Un halètement choqué s'échappe de mes lèvres.

'C'est l'entreprise la plus dangereuse de ta vie. En es-tu consciente ?'

'Nous savons tous les deux que je ne suis pas celle qui te fera gagner cette guerre. Je ne suis pas une guerrière, une surdouée de la stratégie. Mais je t'offre une chance de pouvoir encore rire, courir, profiter des instants simples de la vie. Je serai la liberté de ton âme, l'air de tes poumons, la lumière de tes yeux. La fenêtre de ta prison. A défaut de te faire survivre, je peux t'aider à vivre, tout simplement.'

Ais-je réellement le droit d'être aimé ? Vaux-je la peine de tant d'attention ? Un frisson soudain d'horreur me parcourt alors que l'ombre menaçante de Voldemort obscurcit son visage.

'Si tu restes à mes côtés, tu seras la première à tomber. Je n'ai malheureusement ma place que sur les champs de bataille…'

'Je sais.'

Ses mots sont simples, concis, sans détour. Ils m'enveloppent d'une chaleur réconfortante, réchauffant un tant soit peu mes désillusions et mes craintes.
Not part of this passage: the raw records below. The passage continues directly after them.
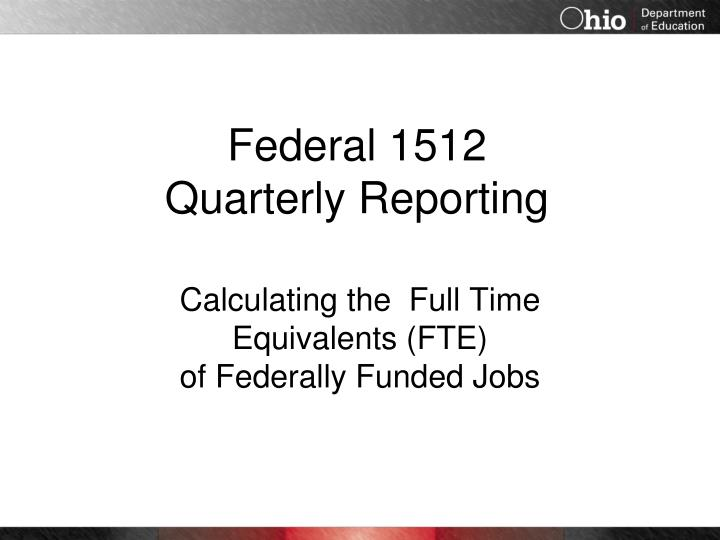 Federal 1512 quarterly reporting
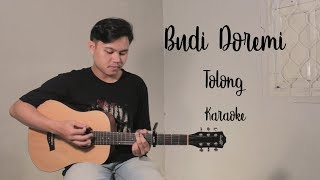 BUDI DOREMI - TOLONG KARAOKE BY MYDAY PROJECT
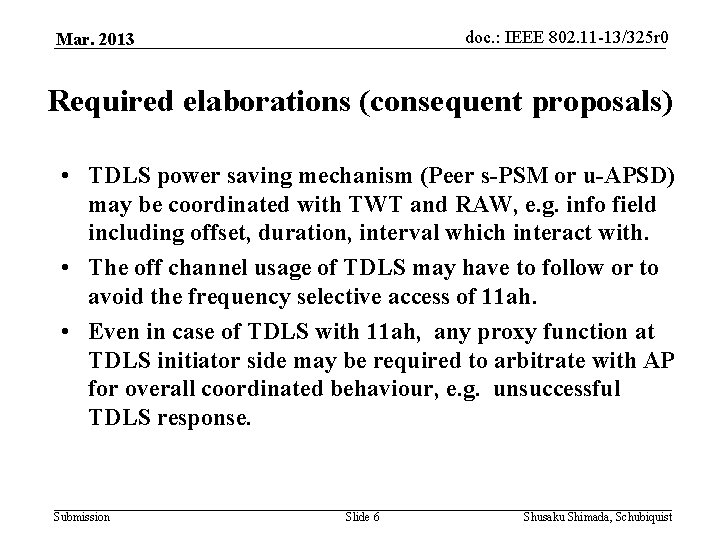 doc. : IEEE 802. 11 -13/325 r 0 Mar. 2013 Required elaborations (consequent proposals)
Qui suis-je pour refuser ce cadeau inattendu, cette petite main blanche enfouie dans la mienne, ces yeux emplis de promesses ? Au contraire des rêves qui peuvent se briser, des idéaux qui peuvent se faner, des étoiles qui peuvent s'éteindre, des paroles qui peuvent se taire, du courage qui peut se consumer… ses yeux brillent toujours, même à la perspective des durs moments qui nous attendent tous les deux.

Alors en guise de remerciement, je dépose un chaste baiser sur ses lèvres douces et charnues, et d'émotion, ses larmes viennent se mêler aux miennes. Un deuxième baiser est échangé, plus profond. Je gémis contre ses lèvres entrouvertes alors que sa langue entraîne la mienne dans un ballet frénétique. Elle a le goût de la liberté.

Mes mains caressent sa joue, s'échouent dans ses cheveux, et ses joues rosies par la désir me font rougir à mon tour.

'Tu dois être épuisé…' constate-elle, un pli d'inquiétude se creusant sur son front. 'Il te reste quelques heures avant que la journée ne commence réellement, tu devrais aller te reposer. '

Une idée me vient à l'esprit.

'Je crois savoir que tu n'es jamais montée dans le dortoir des garçons ?'

Elle secoue négativement la tête, amusée.

'Voudrais-tu être mon guide ?' ajoute-elle, avec un air malicieux.

'Avec grand plaisir !'

Elle me tend sa main et m'entraîne à la course dans les couloirs, alors qu'un sentiment extatique s'empare de mon esprit, et qu'enfin… un éclat de rire brise mes lèvres que je croyais scellées pour toujours.

THE END….

J'espère que ça vous a plu… J'ai volontairement omis de dire le nom de cette fameuse 'elle', pour vous donner le loisir d'imaginer celle que vous voudrez ! ;)

Je n'apprécie guère la guimauve un peu écoeurante de la fin de mon histoire, étant peu habituée à écrire ce genre de choses. En espérant que ça n'entachera pas trop l'histoire.